# CBR Community  > Comics Should Be Good >  Corrections/Comments to What Was the First Marvel Comic Book?

## Comic-Reader Lad

In the recent column by Brian Cronin, he talks about when Marvel first started calling itself "Marvel Comics."
https://www.cbr.com/marvel-comics-first-comic

A couple of things I'd like to add/correct:

(1) In the third paragraph, Cronin mentions "National Allied Publications’ Superman feature in Action Comics..."  It should be noted that the entity National Allied Publications formed by Malcom Wheeler-Nicholson was already extinct well before Action Comics #1.  Action Comics was published by Detective Comics, Inc. from its inception (until 1947 when Detective Comics, Inc. became known as National Comics Publications, Inc.).  

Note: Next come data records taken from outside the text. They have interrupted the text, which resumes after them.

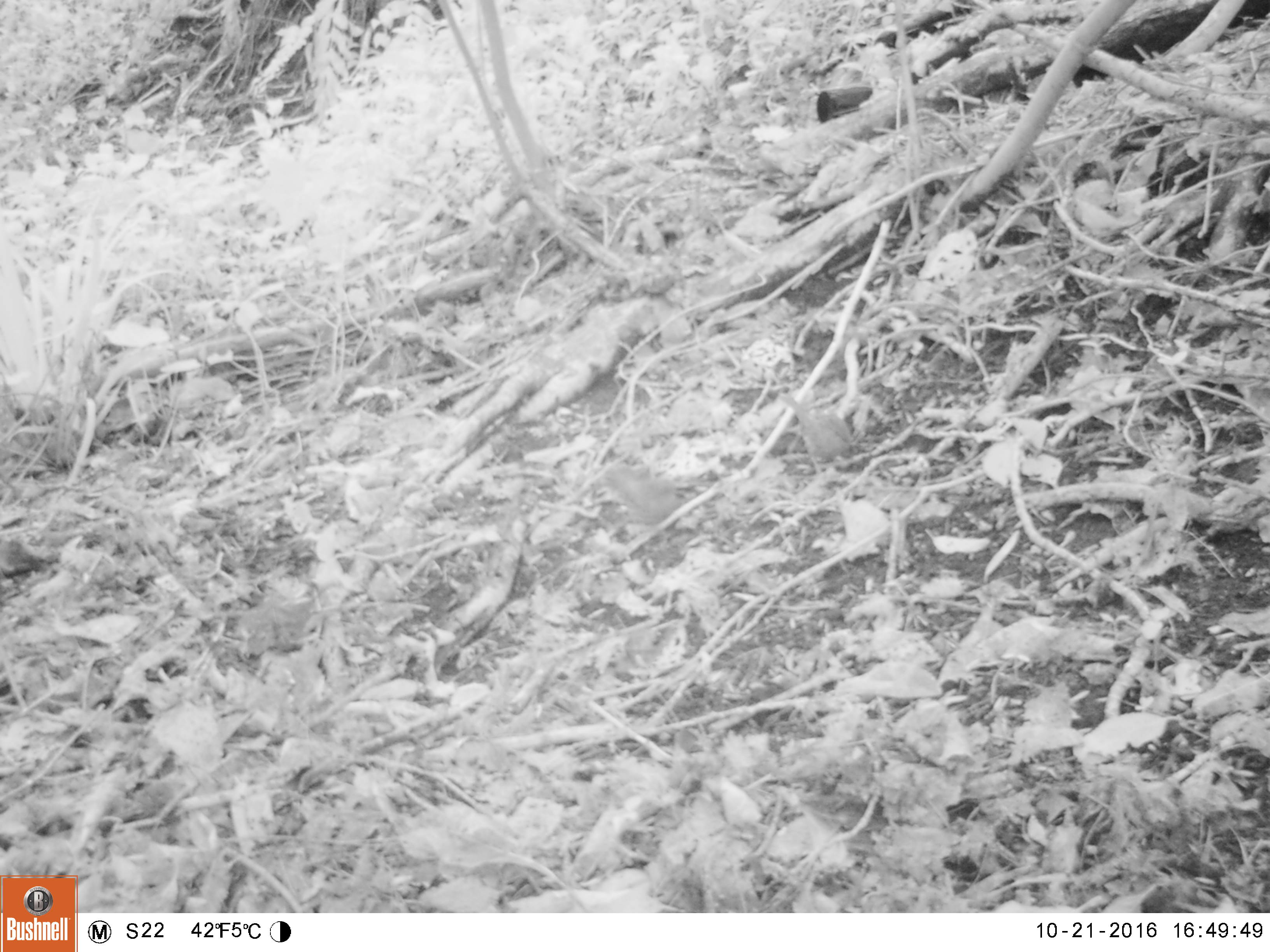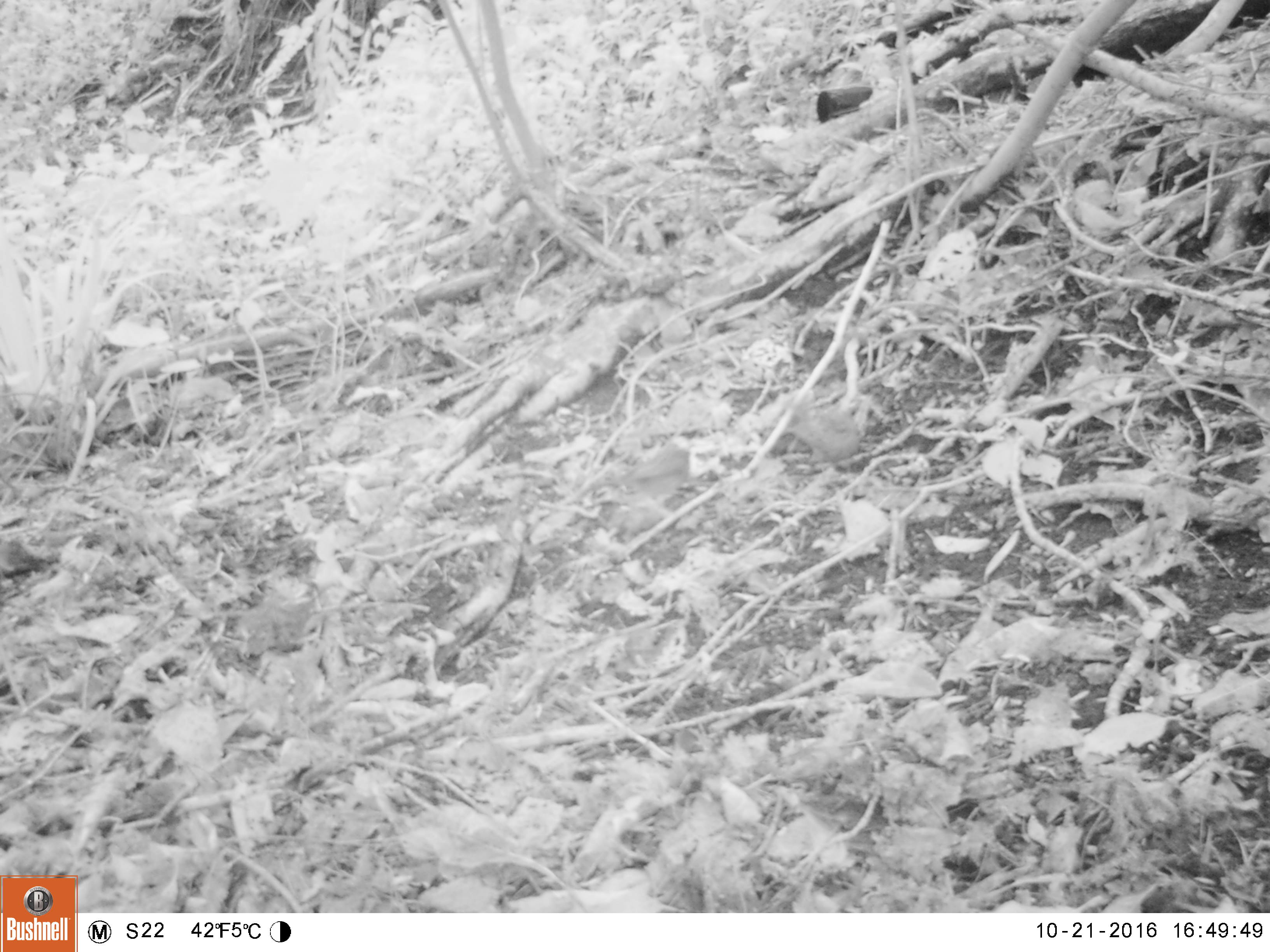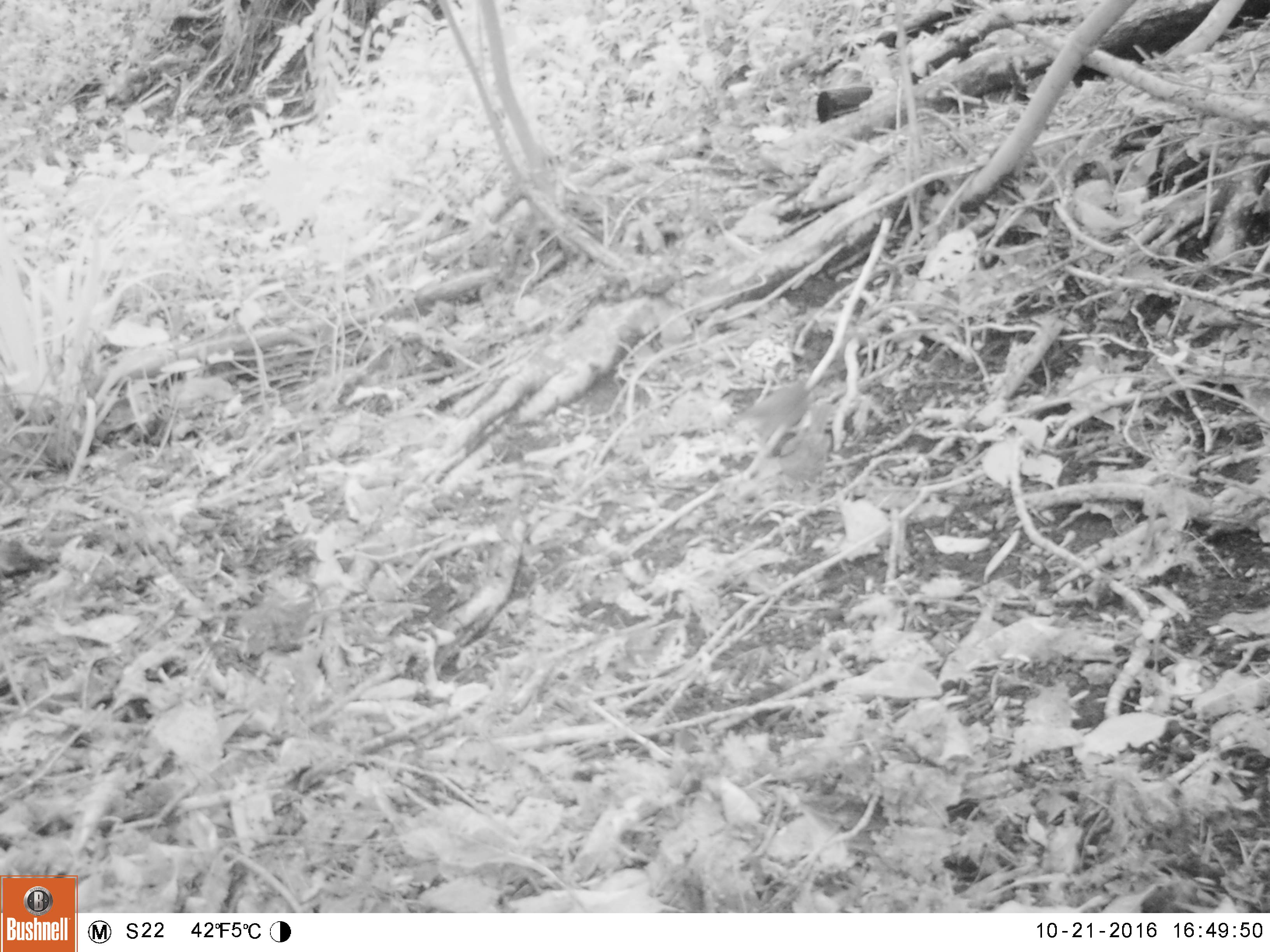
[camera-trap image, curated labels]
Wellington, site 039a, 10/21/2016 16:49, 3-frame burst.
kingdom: Animalia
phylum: Chordata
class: Aves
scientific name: Aves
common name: bird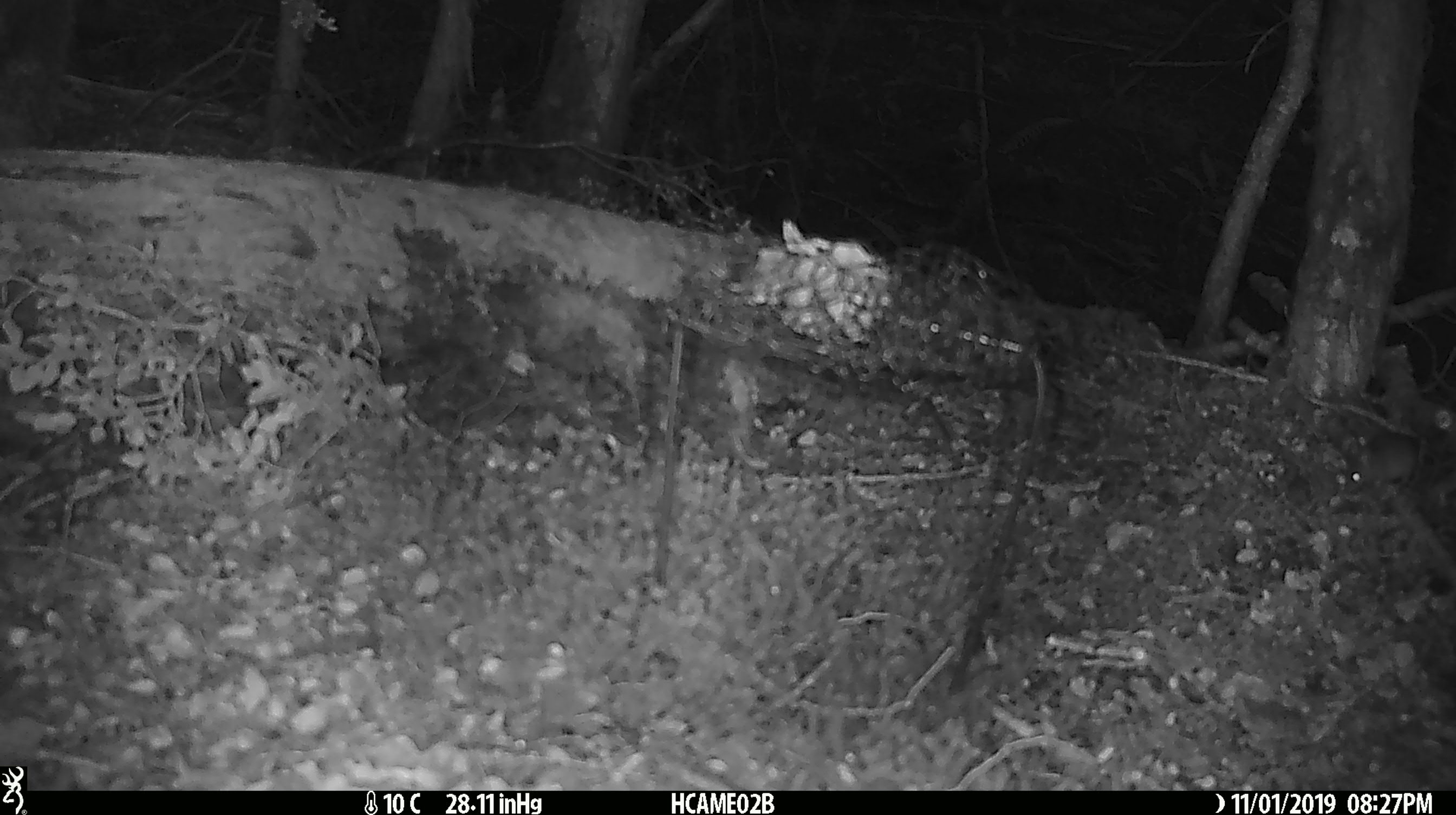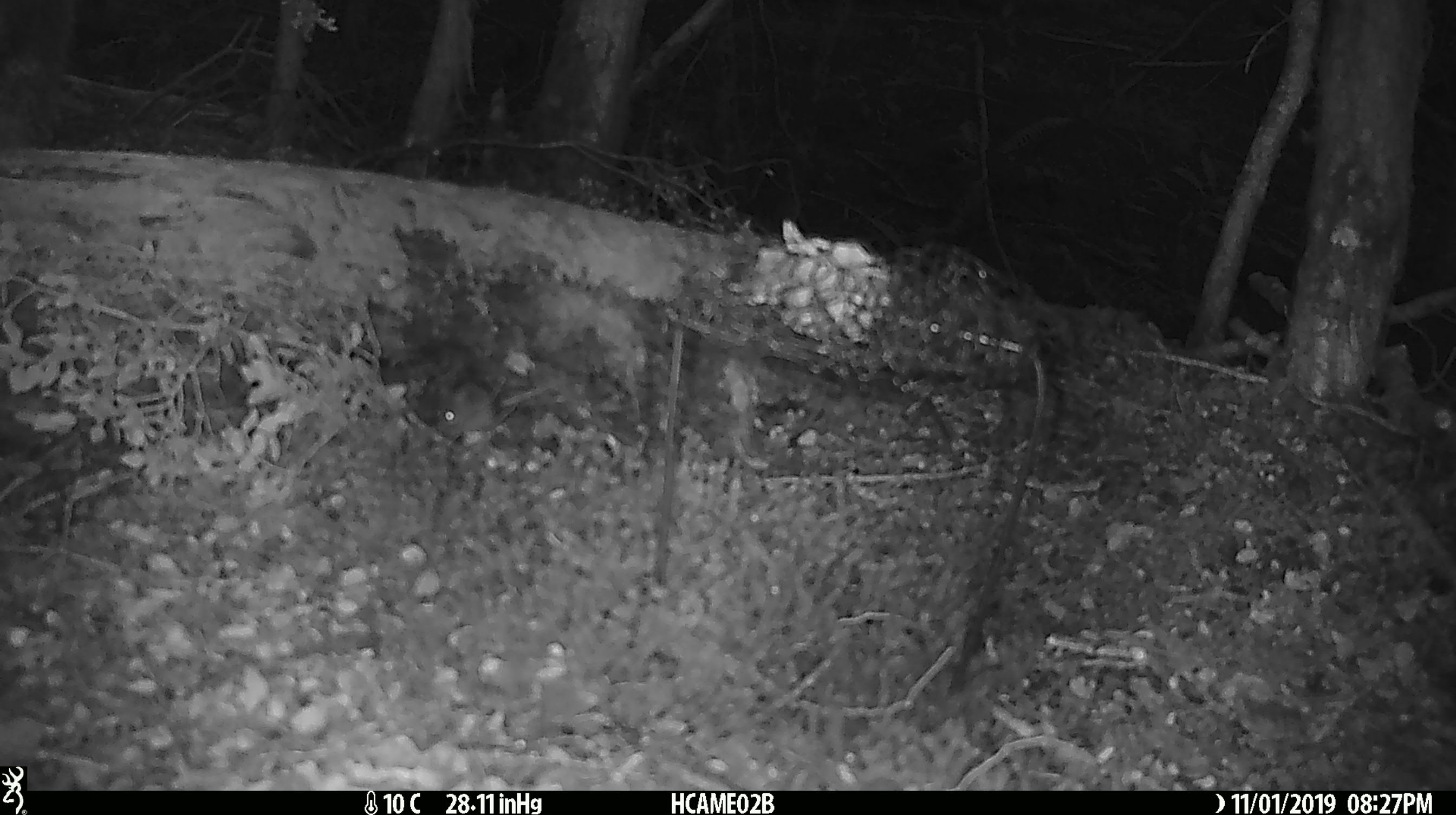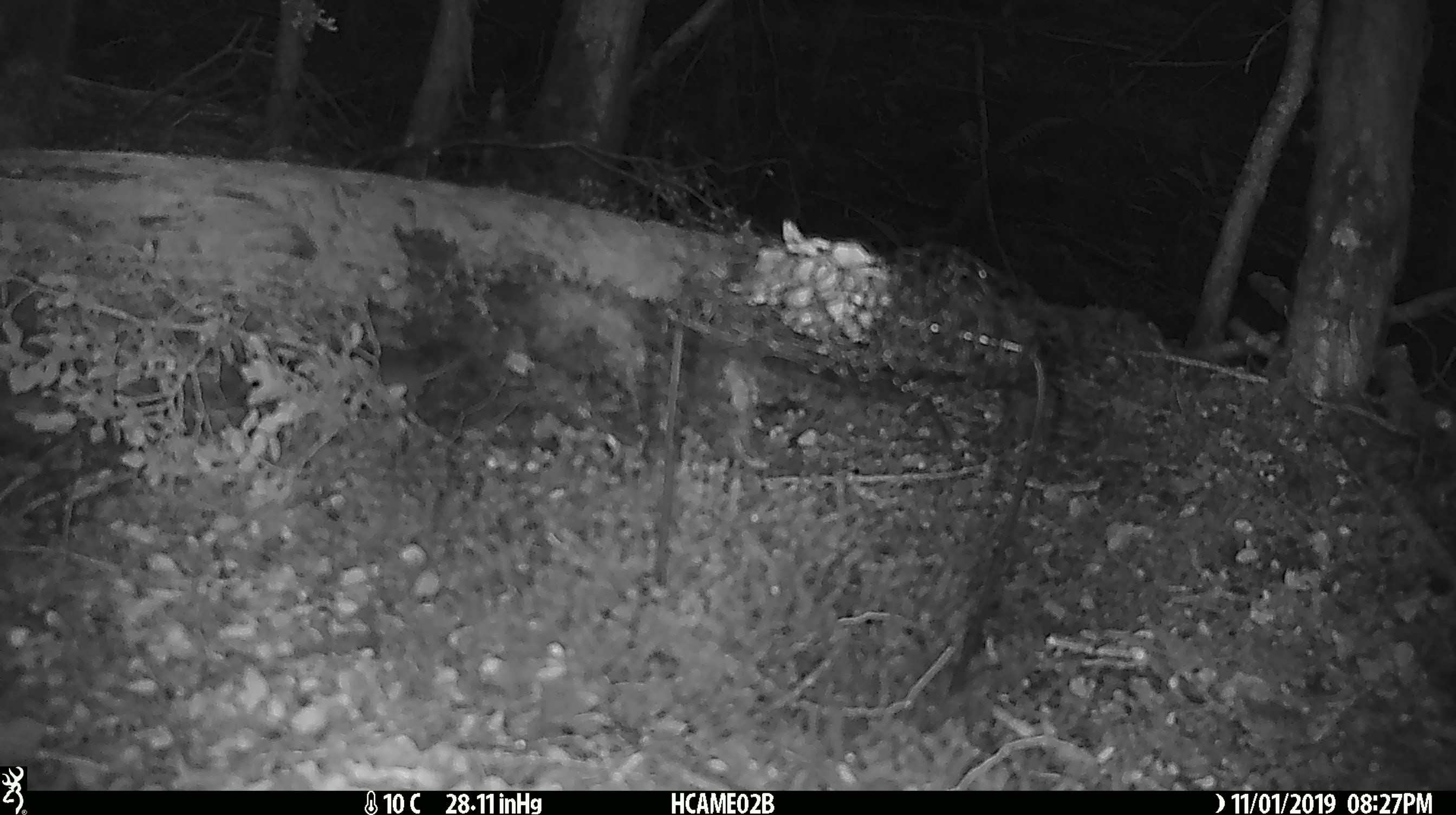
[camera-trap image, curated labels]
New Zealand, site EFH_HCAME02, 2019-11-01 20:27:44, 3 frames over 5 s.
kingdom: Animalia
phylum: Chordata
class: Mammalia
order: Rodentia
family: Muridae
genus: Mus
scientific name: Mus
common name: mouse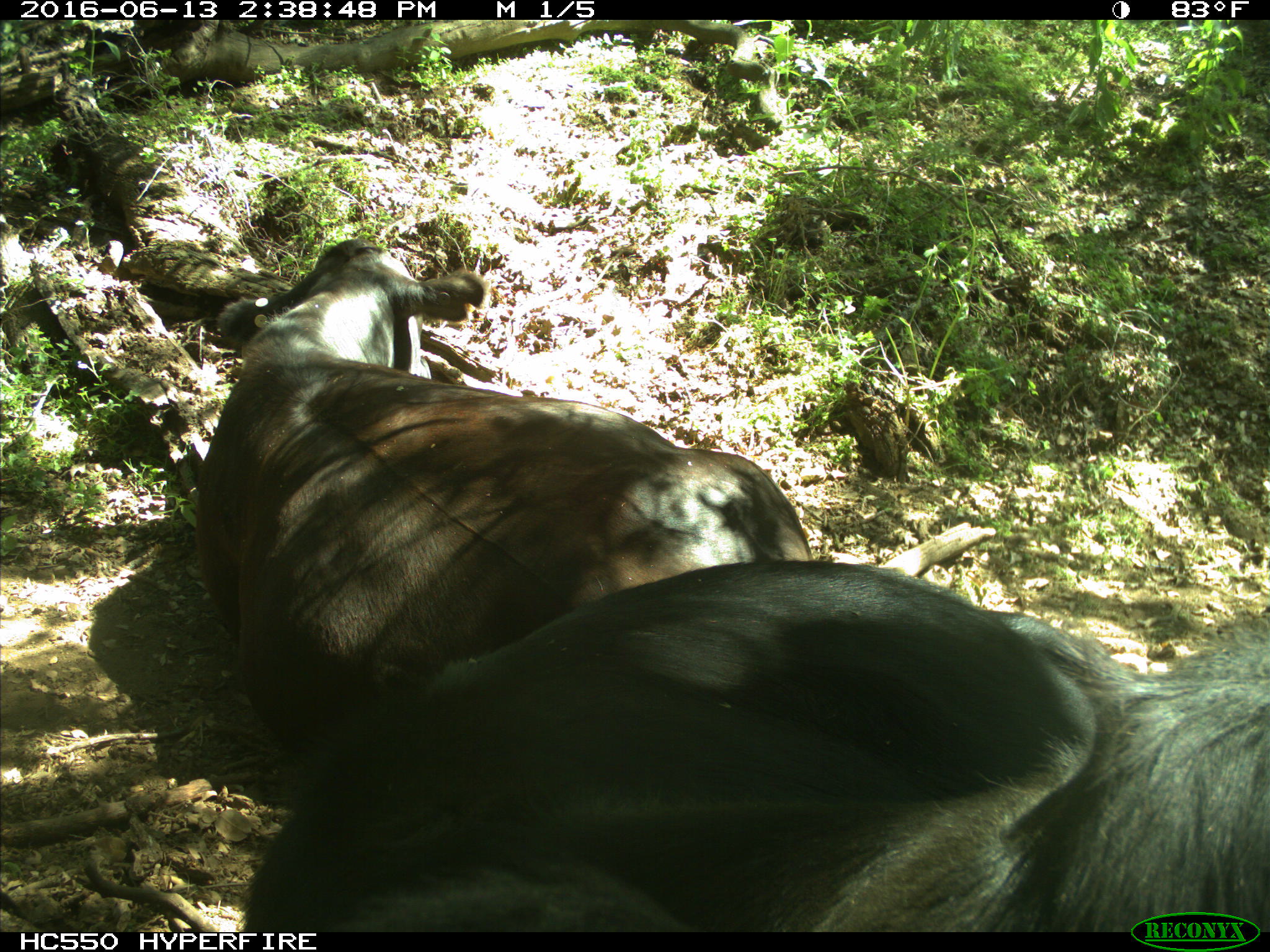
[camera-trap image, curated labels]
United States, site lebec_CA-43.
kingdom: Animalia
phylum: Chordata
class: Mammalia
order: Artiodactyla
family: Bovidae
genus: Bos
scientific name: Bos taurus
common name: domestic cow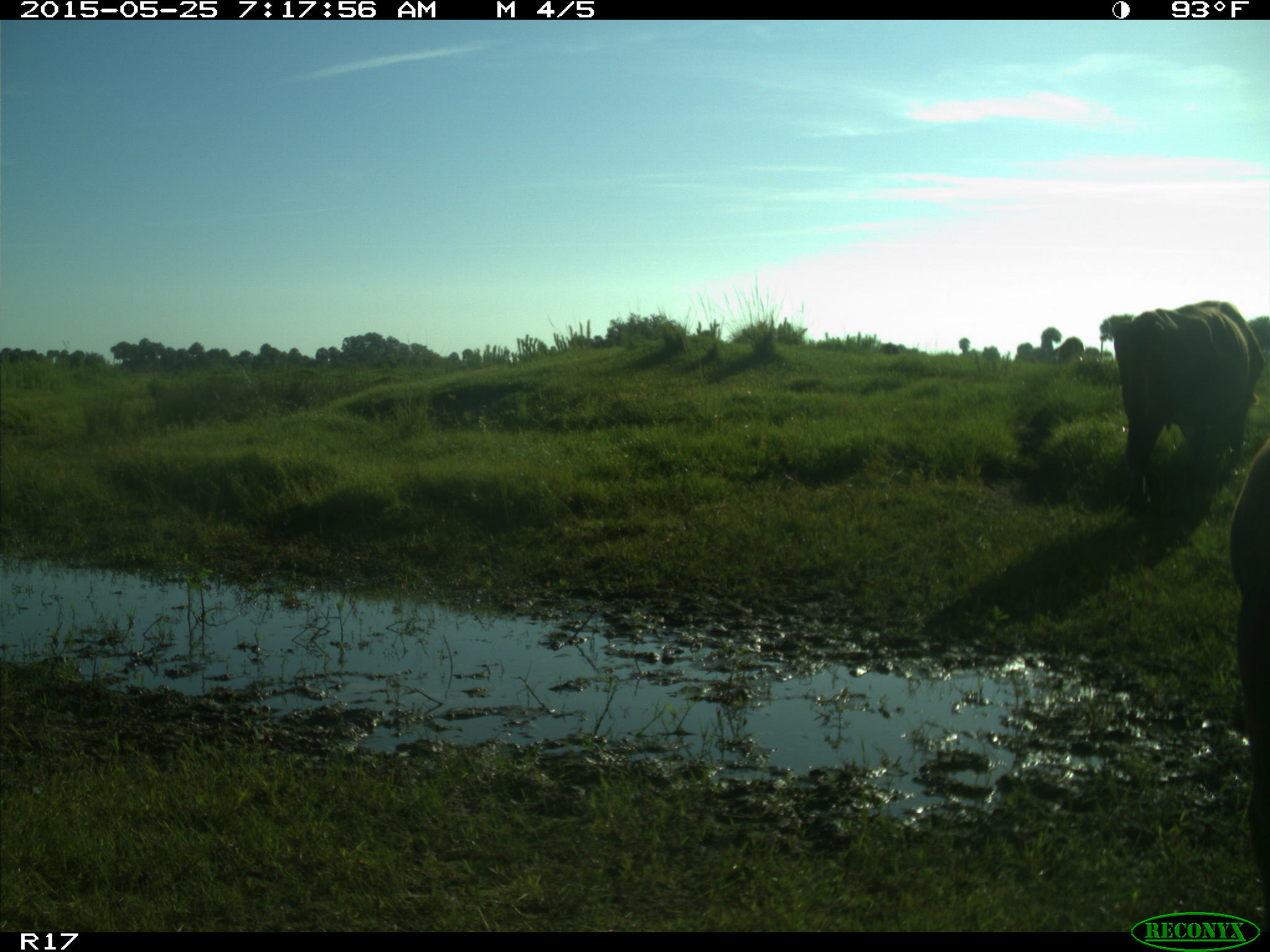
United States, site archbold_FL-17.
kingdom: Animalia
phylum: Chordata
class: Mammalia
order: Artiodactyla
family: Bovidae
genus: Bos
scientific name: Bos taurus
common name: domestic cow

Wheeler-Nicholson and National Allied (or any of its successor companies) had nothing to do with Action Comics or Superman.  Wheeler-Nicolson was indeed an owner of Detective Comics, Inc. (with Harry Donenfeld and Jack Liebowitz) from its formation in 1937 but only until early 1938 when his other company, Nicholson Publishing Company (the final successor to National Allied that he owned without Donenfeld/Liebowitz), went bankrupt.  His debts from Nicholson Publishing forced him out of Detective Comics, Inc. (maybe Nicholson sold his interest in DCI to Donenfeld/Liebowitz to pay his Nicholson Publishing debts?) and DCI purchased Nicholson Publishing's More Fun Comics and Adventure Comics at a bankruptcy auction and folded them into Detective Comics, Inc. along with Detective Comics and eventually Action Comics.

(2) At the end of page 1 of this article, Cronin mentions Goodman's "small shell companies" that the different Timely titles were published under.  Cronin says, "I don’t know the precise reasoning why he did this, but there presumably was a financial reason for it. "

This is only speculation on my part, but I'd say that there was indeed a financial reason for it.  I'm thinking that because comics publishing was often a risky proposition running on a hand-to-mouth existence in spite of the millions of 10-cent copies sold, it would make sense to form a different corporate entity for each title or perhaps for small groups of titles.  This way, the successful titles don't have to finance the unsuccessful ones.  If the title or titles from ACompany, Inc. were unsuccessful, that company could declare bankruptcy without having the funds from the successful titles published by BCompany, Inc., CCompany, Inc., etc. being attached to pay for the losses of ACompany, Inc.'s failures.  In this way, it would be easier to "cut bait" on the losers and keep right on going with the winners without delays in publishing that would throw the whole company into chaos if everything were published by a single entity.  This way, people's employment and the owner's finances would all be protected.  I'd guess everyone was considered an employee of Magazine Management, which was the relatively financially stable corporate overlord.

----------